Des recommandations réalisables
En plus de l’amélioration du soutien aux start-up innovantes, l’avis du CESE retient aussi l’élaboration d’un cadre législatif et fiscal qui tienne compte des spécificités de ce type d’entreprises, assorti d’«un statut particulier qui permette leur création et liquidation». Au niveau administratif, le CESE suggère que l’État prenne en charge les frais d’enregistrement des brevets au niveau local, ainsi que la simplification des procédures d’homologation et de contrôle technique à l’importation. Il faut dire que l’action aux échelles régionale et locale reste primordiale. Il s’agit de mettre en place des incubateurs qui accueilleraient les entreprises innovantes à des conditions avantageuses et «leur donneraient la priorité d’un développement au niveau local où elles pourraient intervenir», insiste le conseil.

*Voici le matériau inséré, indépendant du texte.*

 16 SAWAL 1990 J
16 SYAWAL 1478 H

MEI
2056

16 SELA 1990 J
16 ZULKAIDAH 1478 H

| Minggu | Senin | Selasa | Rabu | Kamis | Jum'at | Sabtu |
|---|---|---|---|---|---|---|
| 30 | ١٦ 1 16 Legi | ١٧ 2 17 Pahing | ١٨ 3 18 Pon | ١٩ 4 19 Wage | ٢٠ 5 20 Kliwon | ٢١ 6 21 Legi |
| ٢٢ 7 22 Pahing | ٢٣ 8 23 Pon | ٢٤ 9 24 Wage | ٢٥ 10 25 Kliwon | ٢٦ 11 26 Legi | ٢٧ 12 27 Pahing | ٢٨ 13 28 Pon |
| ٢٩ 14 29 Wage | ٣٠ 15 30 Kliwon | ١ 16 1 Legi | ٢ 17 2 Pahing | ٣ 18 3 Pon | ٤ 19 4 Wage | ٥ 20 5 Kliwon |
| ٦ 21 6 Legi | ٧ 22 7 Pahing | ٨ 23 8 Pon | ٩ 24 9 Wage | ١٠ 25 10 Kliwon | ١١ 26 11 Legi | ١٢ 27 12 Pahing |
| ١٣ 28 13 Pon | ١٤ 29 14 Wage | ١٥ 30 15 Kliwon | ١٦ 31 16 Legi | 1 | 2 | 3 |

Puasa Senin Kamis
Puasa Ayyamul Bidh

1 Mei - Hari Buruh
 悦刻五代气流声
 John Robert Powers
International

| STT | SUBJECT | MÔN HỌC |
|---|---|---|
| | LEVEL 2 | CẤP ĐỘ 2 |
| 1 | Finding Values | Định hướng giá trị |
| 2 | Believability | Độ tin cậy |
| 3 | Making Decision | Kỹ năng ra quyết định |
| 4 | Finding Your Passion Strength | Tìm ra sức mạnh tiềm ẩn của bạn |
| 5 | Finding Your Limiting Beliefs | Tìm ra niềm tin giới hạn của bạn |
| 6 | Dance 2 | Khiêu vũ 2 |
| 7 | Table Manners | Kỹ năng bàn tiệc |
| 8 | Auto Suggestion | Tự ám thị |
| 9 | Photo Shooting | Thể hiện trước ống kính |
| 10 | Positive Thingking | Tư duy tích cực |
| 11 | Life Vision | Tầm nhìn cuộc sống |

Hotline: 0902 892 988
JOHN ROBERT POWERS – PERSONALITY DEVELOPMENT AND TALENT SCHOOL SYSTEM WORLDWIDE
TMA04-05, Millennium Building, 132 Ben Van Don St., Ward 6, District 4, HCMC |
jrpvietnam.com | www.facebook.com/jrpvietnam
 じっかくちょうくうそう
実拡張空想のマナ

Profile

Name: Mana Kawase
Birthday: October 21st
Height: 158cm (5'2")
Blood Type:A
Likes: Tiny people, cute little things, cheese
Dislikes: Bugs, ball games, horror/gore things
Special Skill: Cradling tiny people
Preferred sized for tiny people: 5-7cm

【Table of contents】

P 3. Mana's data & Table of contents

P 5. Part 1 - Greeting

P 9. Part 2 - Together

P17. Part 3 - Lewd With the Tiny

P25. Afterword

Pour l’épineuse question de la propriété intellectuelle, le CESE appelle au renforcement du rôle de l’Office marocain de la propriété industrielle et commerciale (OMPIC), seul organe chargé de la mission de veille. Selon le Conseil, «cette politique d’encouragement des dépôts de brevets doit impérativement s’accompagner de la promotion régulière de ceux-ci auprès des industriels», avec la commercialisation de produits et services associés. Une telle politique de promotion de l’innovation devrait également inclure la valorisation des trouvailles consignées dans les carnets de laboratoires, qui pourrait être appréhendée comme un autre type de protection précédant le dépôt de brevet. À noter que, parmi les pistes préconisées par le conseil, figure la mise en place d’un crédit «impôt-recherche» qui inciterait les entreprises à investir davantage dans la R&D et qui serait un instrument de compétitivité pour les entreprises exportatrices.
Les pistes prioritaires pour la consolidation du modèle industriel
Le CESE recommande la mise en place de procédures spécifiques, au sein des grandes entreprises nationales, pour qu’une partie de leurs achats se fasse auprès de startups, mais aussi pour la collaboration avec celles-ci en vue du développement de biens et services innovants. À une autre échelle, le conseil suggère la mise en place d’un fonds public Maroc-Afrique de cofinancement de l’innovation, soutenu par des réseaux privés, «susceptible de se greffer aussi bien aux grands projets qu’aux petits, au plus près des territoires et des acteurs». Enfin, pour s’ouvrir au monde universitaire, une structure de gouvernance mixte devrait voir le jour. Elle devrait se charger du suivi du volet contractuel entre les entreprises et les équipes de recherche affiliées aux universités, et offrir des possibilités de mobilité du personnel facultés-sociétés.